Mr. Bill Casey (Cumberland—Colchester, PC): Madam Speaker, I rise again today to raise the subject of an unsafe condition in Kelowna, British Columbia, identified by the Department of Transport over 11 years ago.

My question is brought on by a puzzling situation where Nav Canada within the last few weeks announced a $90 million reduction in fees voluntarily. I do not understand why it has reduced its fees by $90 million and still refuses to replace the air traffic control tower in Kelowna.

Allow me to read into the record the operational condition report dated November 4, 1987:

    Due to the location and/or the height of the control tower a portion of the runway and taxiways is not visible. A runway incursion going unnoticed is now a major safety concern. The margin of safety has been jeopardized. A restricted line of sight visibility has been identified as a major safety concern by the Canadian Aviation Safety Board.

This report lists only two possible solutions to the problem. First, raise the present control tower two or three stories to a height that would ensure line of sight for all manoeuvring areas or, second, build a brand new control tower in a location which would ensure line of sight for all manoeuvring areas.

The manager in reply to this report by the inspector said line of sight difficulties had been recognized as a problem in Kelowna. The inspector identified it and the manager confirmed it.

How can this situation be safe now and how can Nav Canada refuse to replace the air traffic control tower or raise the present one? How can it be safe now when it was not safe in 1987? Why was the tower required to be replaced in 1987 but is not required to be now?

Would the Parliamentary Secretary to the Minister of Transport please reply to that question and explain why Nav Canada is reducing its charges by $90 million and still refusing to replace the condemned tower in Kelowna?

Mr. Stan Dromisky (Parliamentary Secretary to Minister of Transport, Lib.): Madam Speaker, I am pleased to have the opportunity to respond to the issue raised by the hon. member for Cumberland—Colchester this evening on the air traffic control tower at Kelowna airport.

I begin by assuring the member that Nav Canada applies air traffic control procedures to address visibility limitations such as those at Kelowna airport. Transport Canada is satisfied with the corporation's actions to mitigate any potential safety risk until a more permanent solution is available.

I emphasize that Transport Canada no longer has an operational role with respect to the provision of air traffic control services in Canada. Nav Canada is responsible for these services including the operation, location and construction of air traffic control towers.

I reiterate that the airport operator is expanding the apron parking area and construction has already begun. This will contribute to alleviating the obstruction of views caused by the parking of large aircraft. In the longer term Nav Canada is continuing its efforts to install an effective video system and is commencing feasibility studies for the location of a new tower.

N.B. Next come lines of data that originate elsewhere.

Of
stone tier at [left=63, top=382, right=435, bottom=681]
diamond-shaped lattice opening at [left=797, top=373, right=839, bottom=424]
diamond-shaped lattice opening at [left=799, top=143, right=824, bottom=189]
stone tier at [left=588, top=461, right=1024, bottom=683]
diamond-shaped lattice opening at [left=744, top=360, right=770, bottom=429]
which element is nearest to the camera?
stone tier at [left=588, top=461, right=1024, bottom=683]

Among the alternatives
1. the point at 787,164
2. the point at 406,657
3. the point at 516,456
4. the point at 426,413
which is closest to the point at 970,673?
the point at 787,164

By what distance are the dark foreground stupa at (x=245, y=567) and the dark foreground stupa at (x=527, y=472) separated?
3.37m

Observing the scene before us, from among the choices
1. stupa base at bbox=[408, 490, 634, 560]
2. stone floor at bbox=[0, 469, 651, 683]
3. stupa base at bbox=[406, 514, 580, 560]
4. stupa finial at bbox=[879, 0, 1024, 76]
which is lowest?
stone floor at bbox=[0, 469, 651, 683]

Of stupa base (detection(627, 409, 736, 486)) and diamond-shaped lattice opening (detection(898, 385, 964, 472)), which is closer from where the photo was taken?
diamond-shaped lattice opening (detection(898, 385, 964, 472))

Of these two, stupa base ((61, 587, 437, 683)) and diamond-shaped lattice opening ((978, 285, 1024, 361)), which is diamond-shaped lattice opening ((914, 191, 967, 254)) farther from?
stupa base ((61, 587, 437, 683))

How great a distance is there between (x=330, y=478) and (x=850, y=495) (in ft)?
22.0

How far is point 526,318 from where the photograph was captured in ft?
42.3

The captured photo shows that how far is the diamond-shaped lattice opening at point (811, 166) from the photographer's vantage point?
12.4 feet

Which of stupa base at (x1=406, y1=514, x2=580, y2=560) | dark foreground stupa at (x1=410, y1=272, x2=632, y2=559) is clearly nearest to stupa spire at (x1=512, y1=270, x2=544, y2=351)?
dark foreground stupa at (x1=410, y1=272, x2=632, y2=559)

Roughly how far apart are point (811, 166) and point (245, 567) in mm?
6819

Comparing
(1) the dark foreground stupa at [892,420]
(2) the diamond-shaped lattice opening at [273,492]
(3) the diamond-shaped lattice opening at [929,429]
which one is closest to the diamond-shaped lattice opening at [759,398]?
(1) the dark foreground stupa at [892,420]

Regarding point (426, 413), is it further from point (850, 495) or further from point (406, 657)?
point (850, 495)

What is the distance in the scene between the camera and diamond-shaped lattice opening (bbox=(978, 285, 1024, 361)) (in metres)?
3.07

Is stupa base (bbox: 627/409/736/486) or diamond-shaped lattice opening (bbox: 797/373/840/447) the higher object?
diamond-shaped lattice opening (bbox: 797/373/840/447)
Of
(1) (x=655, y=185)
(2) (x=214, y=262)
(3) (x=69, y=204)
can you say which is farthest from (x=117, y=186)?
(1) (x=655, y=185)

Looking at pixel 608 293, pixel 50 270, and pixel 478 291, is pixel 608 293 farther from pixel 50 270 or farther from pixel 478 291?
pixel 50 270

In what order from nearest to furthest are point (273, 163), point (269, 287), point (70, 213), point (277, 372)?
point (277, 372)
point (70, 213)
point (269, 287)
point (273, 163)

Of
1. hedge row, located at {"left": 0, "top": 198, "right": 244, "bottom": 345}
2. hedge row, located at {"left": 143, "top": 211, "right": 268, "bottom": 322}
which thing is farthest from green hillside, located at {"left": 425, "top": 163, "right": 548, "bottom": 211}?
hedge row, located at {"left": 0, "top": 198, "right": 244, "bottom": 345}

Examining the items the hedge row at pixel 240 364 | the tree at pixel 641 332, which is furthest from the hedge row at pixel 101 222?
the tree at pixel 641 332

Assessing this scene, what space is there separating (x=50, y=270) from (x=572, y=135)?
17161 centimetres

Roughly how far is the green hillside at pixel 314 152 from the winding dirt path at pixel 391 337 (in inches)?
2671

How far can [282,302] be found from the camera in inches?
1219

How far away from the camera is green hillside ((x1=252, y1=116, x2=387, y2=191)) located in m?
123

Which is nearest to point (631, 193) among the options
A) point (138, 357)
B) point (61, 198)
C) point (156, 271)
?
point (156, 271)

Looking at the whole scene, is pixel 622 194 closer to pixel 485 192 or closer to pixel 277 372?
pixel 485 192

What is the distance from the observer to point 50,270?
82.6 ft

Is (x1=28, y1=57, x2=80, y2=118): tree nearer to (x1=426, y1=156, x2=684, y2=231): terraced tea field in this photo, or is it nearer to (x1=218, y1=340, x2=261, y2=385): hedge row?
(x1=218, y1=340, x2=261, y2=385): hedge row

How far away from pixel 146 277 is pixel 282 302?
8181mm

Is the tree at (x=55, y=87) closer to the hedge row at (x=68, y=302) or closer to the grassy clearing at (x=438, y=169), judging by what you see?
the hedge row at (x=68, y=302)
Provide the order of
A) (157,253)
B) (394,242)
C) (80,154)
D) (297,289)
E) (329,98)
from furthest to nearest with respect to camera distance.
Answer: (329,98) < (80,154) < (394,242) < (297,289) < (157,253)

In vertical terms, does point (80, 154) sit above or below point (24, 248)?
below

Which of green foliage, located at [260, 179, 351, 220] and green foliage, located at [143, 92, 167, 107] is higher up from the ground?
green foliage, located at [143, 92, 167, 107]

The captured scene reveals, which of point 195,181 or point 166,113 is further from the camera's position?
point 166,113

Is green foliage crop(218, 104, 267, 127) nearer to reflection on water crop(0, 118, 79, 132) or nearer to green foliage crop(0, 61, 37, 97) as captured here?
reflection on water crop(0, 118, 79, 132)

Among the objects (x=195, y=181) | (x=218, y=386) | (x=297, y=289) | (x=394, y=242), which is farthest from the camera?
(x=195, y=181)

As we know, safety is Transport Canada's top priority and the Minister of Transport continues to be responsible for safety oversight. The member may be assured that Transport Canada will continue to monitor the Kelowna airport as part of the department's ongoing airport inspection program.


The Acting Speaker (Ms. Thibeault): The motion to adjourn the House is now deemed to have been adopted. Accordingly, this House stands adjourned until tomorrow at 2 p.m., pursuant to Standing Order 24(1).